The scripts used to analyze the demographic modeling are stored in "/03repeats_and_gene_annotation/" in the scripts.tar.gz.

demographic_modeling.tar.gz

The compressed file of a directory containing the results of the demographic modeling (distribution of AIC for each model, and maximum likelihood parameters for the best model) and the input site frequency spectrum.
The scripts used to analyze the demographic modeling are stored in "/09demographic_estimation/02demographic_modeling/" in the scripts.tar.gz.

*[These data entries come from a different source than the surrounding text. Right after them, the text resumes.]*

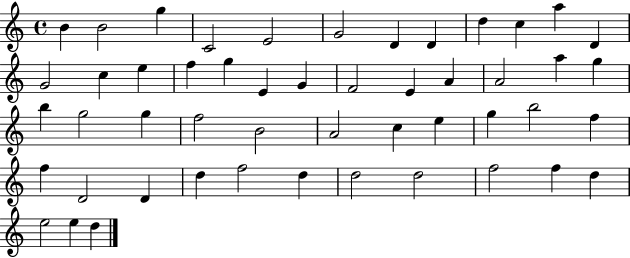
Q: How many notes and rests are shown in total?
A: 50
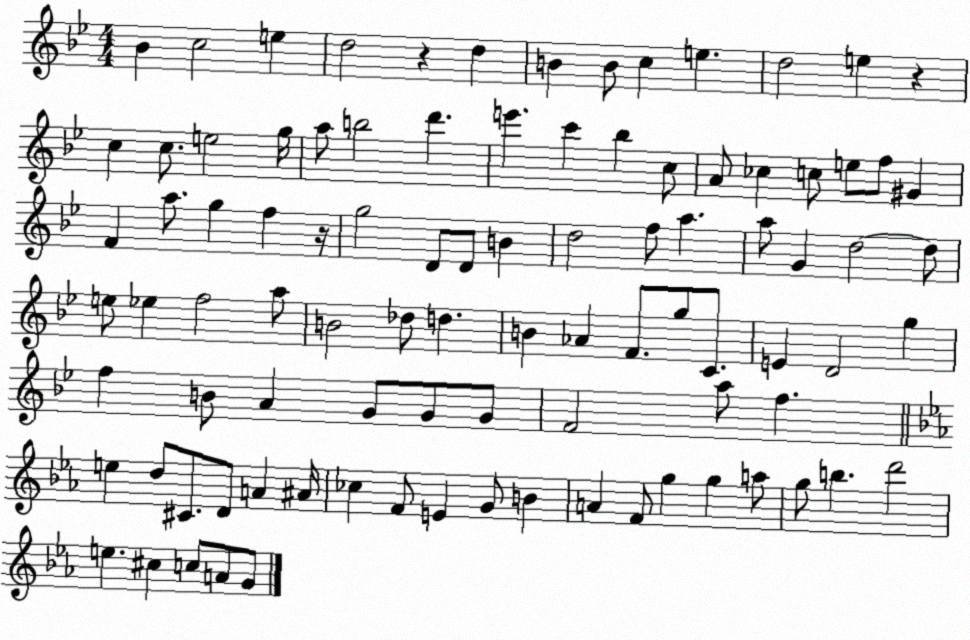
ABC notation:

X:1
T:Untitled
M:4/4
L:1/4
K:Bb
_B c2 e d2 z d B B/2 c e d2 e z c c/2 e2 g/4 a/2 b2 d' e' c' _b c/2 A/2 _c c/2 e/2 f/2 ^G F a/2 g f z/4 g2 D/2 D/2 B d2 f/2 a a/2 G d2 d/2 e/2 _e f2 a/2 B2 _d/2 d B _A F/2 g/2 C/2 E D2 g f B/2 A G/2 G/2 G/2 F2 a/2 f e d/2 ^C/2 D/2 A ^A/4 _c F/2 E G/2 B A F/2 g g a/2 g/2 b d'2 e ^c c/2 A/2 G/2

slidingwindow_results.tar.gz

The compressed file of a directory containing the results of the sliding window anlysis (bed files summarizing the statistic γ in the HyDe analysis and some other features).
Please see "README_description_of_record_XXkb.txt" in the slidingwindow_results.tar.gz for column name descriptions.
The scripts used for this analysis are stored in "/10introgression_landscape_characterization/02sliding_window/" in the scripts.tar.gz.

"scripts.tar.gz"

01ddRADseq_genotyping

"genotyping_data.tar.gz"

Filtered genotyping dataset used in this study.

01RADseq

"annotation_data.tar.gz"

01repeat_annotation
1. agohaze_sspace_x1.fa.masked.gz

"demographic_modeling.tar.gz"

01without_recent_size_change
1. sorted_AIC_dist_wo_recent.csv

"slidingwindow_results.tar.gz"

README_description_of_record_XXkb.txt

Sharing/Access information

Sequencial data used in this study can be available from DDBJ (accession numbers: DRR174909, DRR175781–DRR175796, DRR175830–DRR175860, DRR175876–DRR175955, DRR489922–DRR490073 for ddRAD-seq, DRR489903–DRR489921 for whole genome resequencing, and DRR490074–DRR490084 for RNA-seq).